"Look at Acts xxi. 13,—'I am ready not to be bound only, but also to die at Jerusalem for the Name of the Lord Jesus.' And again, in 2 Timothy iv. 6,—'I am now ready to be offered, and the time of my departure is at hand.'

"He was ready. No vain boast this, but a calm certainty. St. Paul was bound, and did die,—not at Jerusalem, but at Rome,—for that Master whom he loved and served. During long years of toil and trouble, he had held himself always 'ready, aye ready' to go here or there, to do this or that, which his Lord might command. And now he was ready to be bound, ready to die,—without a thought of reluctance or of holding back.

"Most of us are ready enough to follow our own inclinations. How many a one among us all now gathered in this Church holds himself habitually, day by day and hour by hour, in a position of calm willing readiness to do the will of God?

"Look at a verse in 2 Samuel xv. 15,—'And the king's servants said unto the king, Behold, thy servants are ready to do whatsoever any lord the king shall appoint.'

"Which of you will stand and say that from your very heart to the Lord your King?—'Master, I am ready to do whatsoever Thou shalt appoint.'

"Whatsoever! That allows no choice to self, no indulgence of self's fancies, no habits of laziness, no mere life of pleasure with the smallest possible amount of real work.
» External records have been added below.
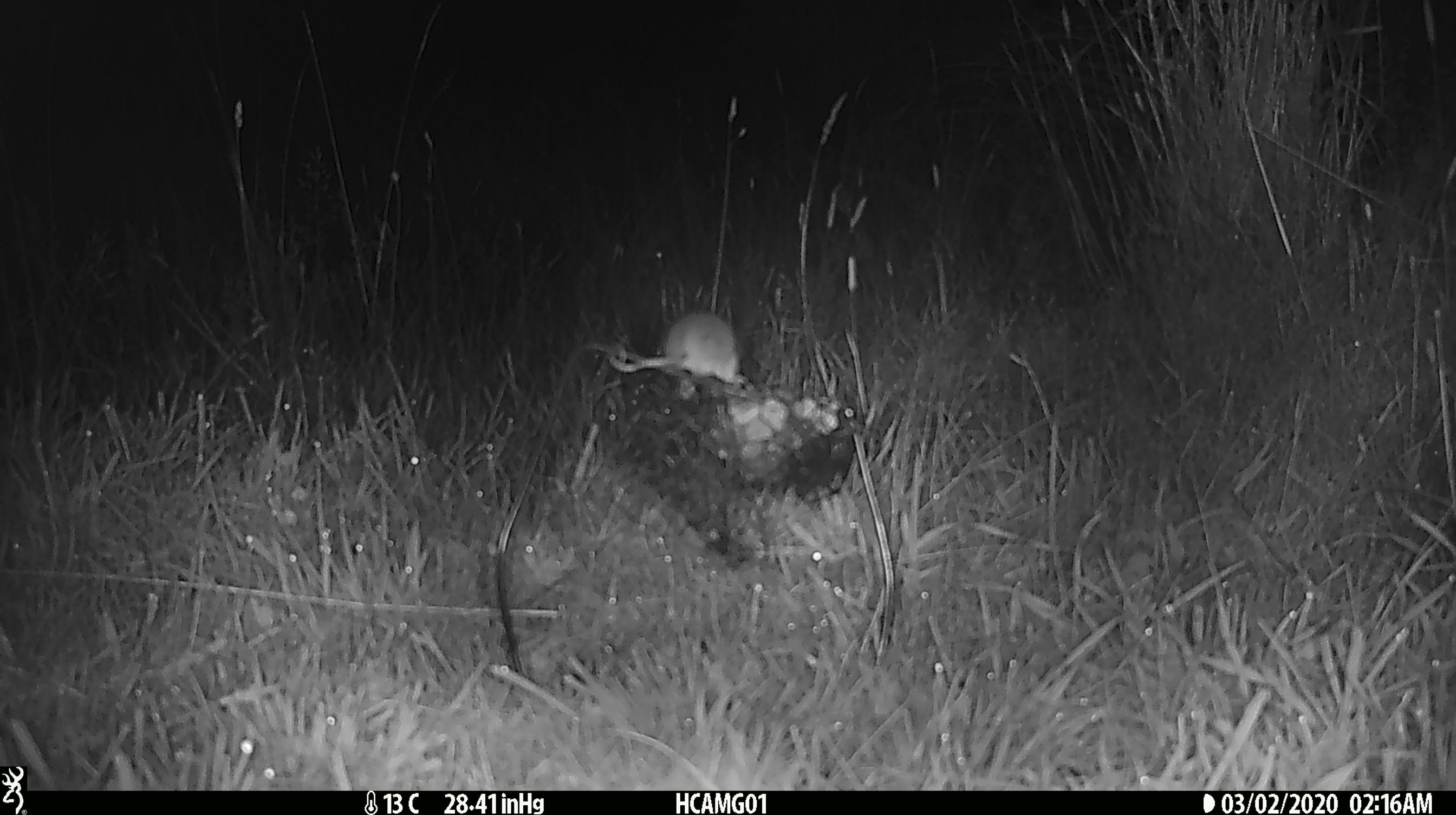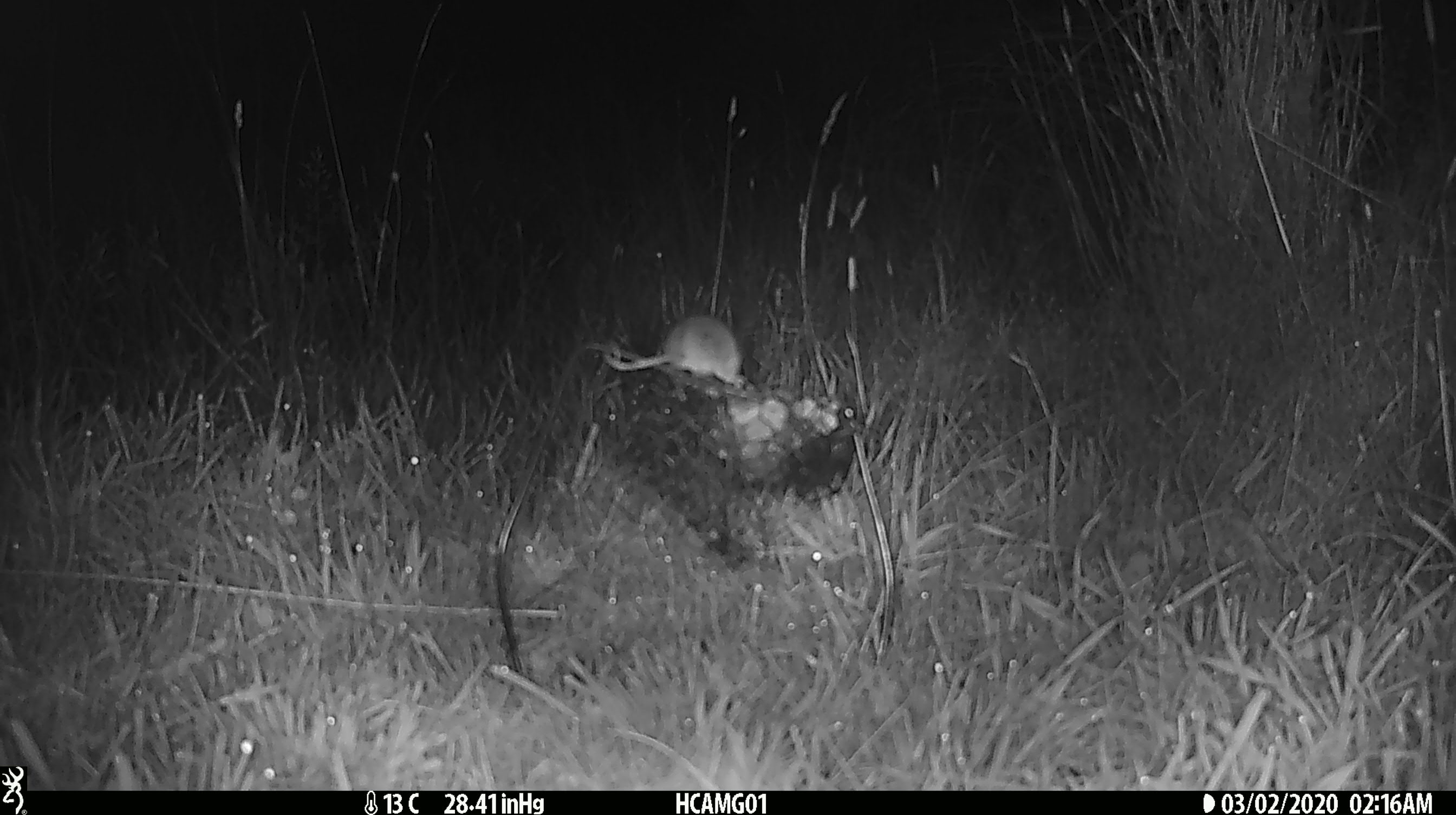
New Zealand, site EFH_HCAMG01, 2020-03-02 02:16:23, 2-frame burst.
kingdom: Animalia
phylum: Chordata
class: Mammalia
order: Rodentia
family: Muridae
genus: Mus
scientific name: Mus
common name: mouse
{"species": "mouse (Mus)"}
O no: it means a very different kind of existence—toil cheerfully undertaken, hardship and suffering patiently borne, sin met and conquered, self subdued.

"Will some of you say that such a life of absolute readiness to carry out another's will must be a life of slavery?
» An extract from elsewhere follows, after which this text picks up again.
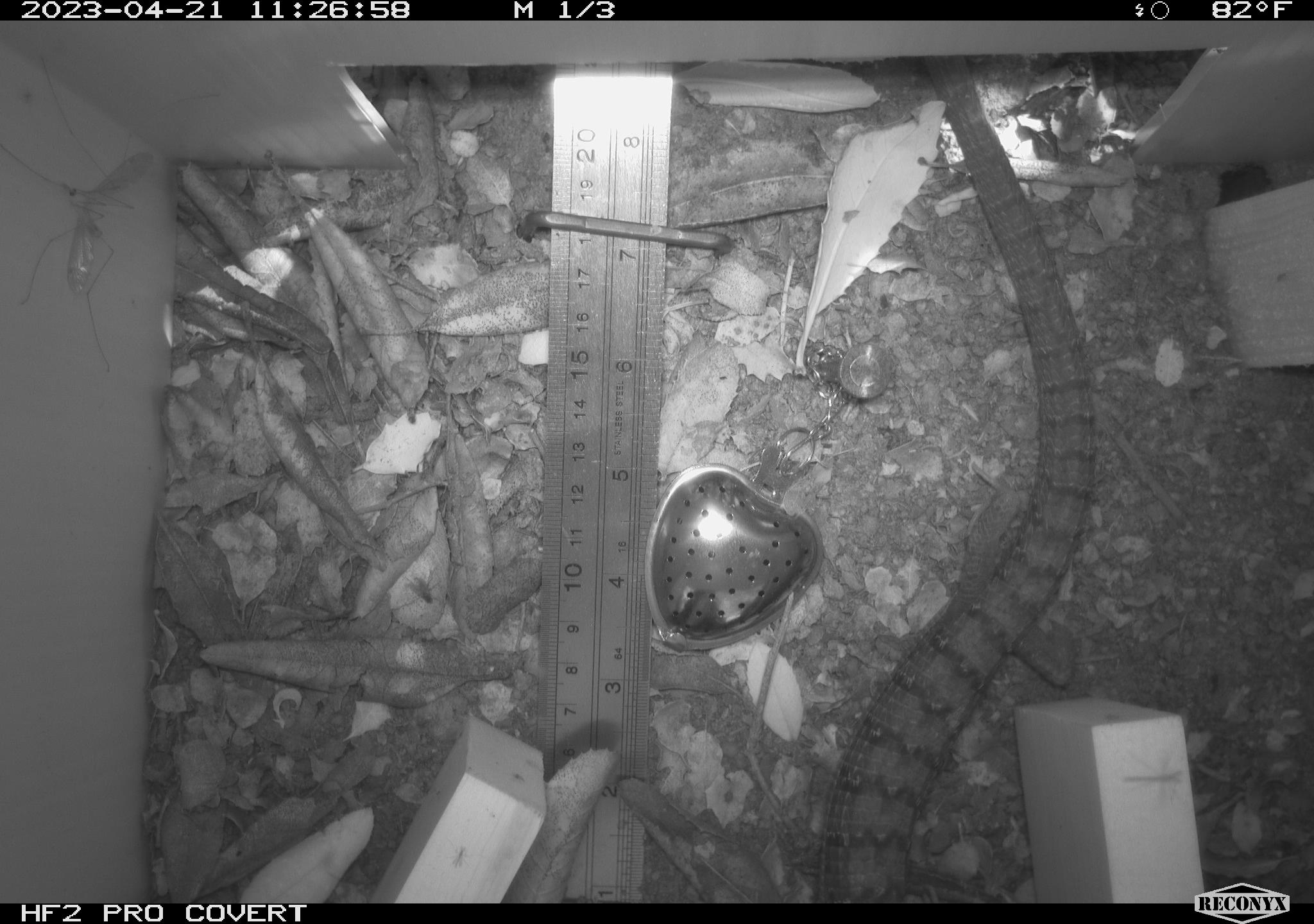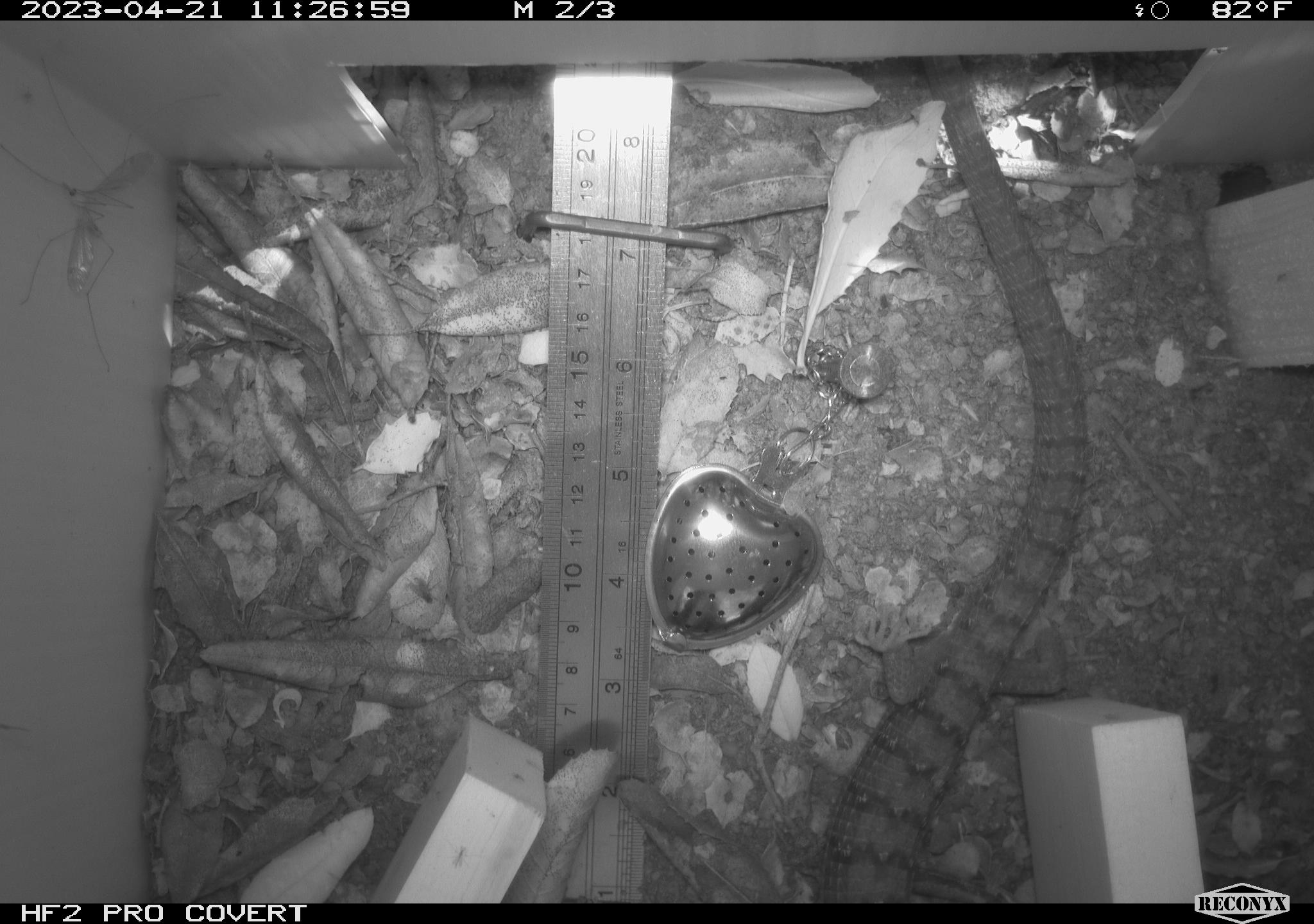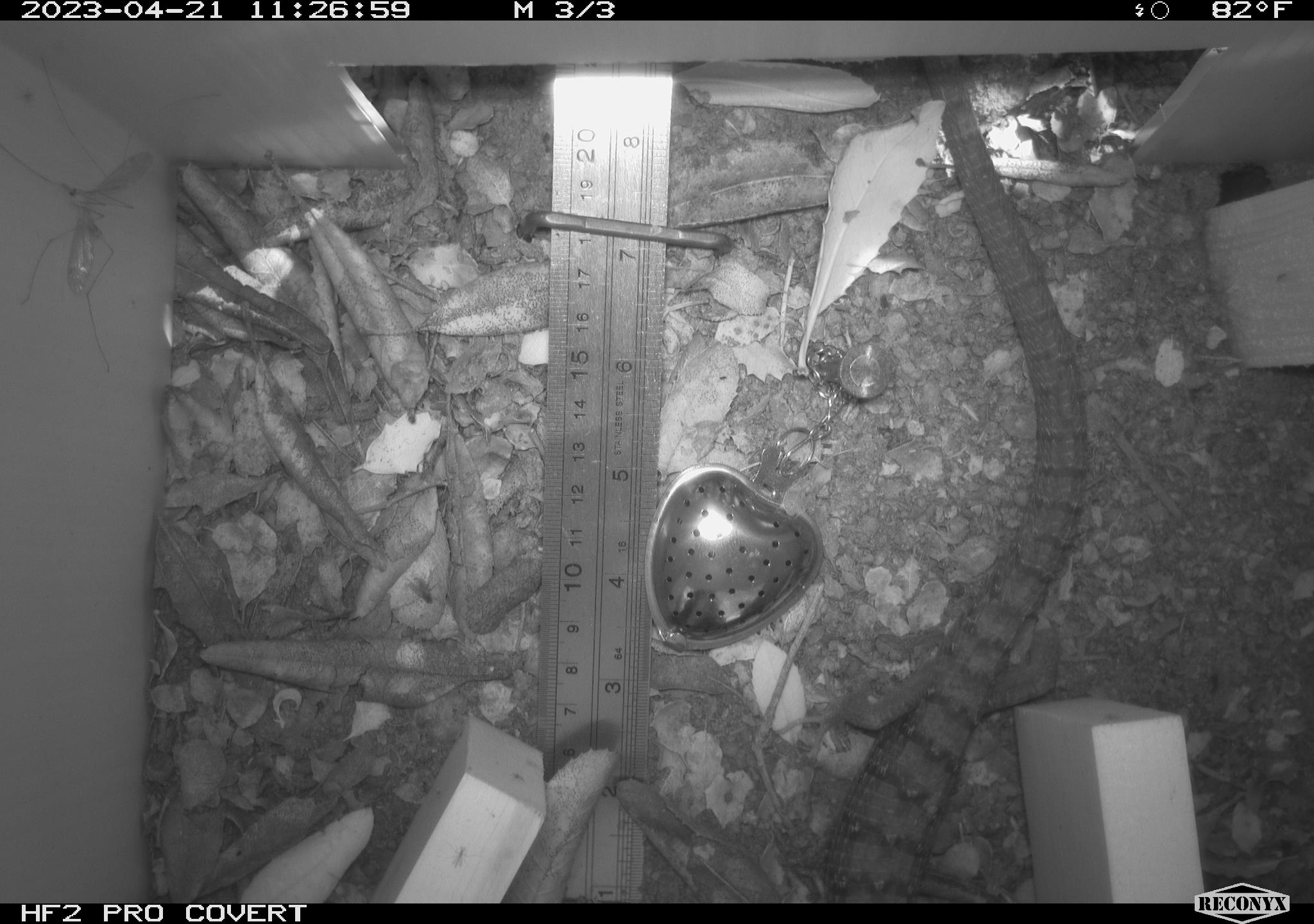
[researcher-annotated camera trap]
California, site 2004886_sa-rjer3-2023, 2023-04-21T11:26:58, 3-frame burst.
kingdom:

"Nay! For unto love there is no slavery; and we who serve the Lord Christ love Him. St. Peter's readiness was the readiness of love; and so also was St. Paul's.

"Is it slavery which makes a mother willing to toil, to endure, to forget herself, to die, if needful, for her child? Is it not love alone?

"Look at the other side of the question. If not servants to the King of kings, standing always ready to do whatsoever He shall appoint, whose servants will you be? Satan's? Is there anything grand in the subjection of a man to the Evil One? Your own? But the most contemptible of all contemptible sights is the man who is a slave to his own will and passions!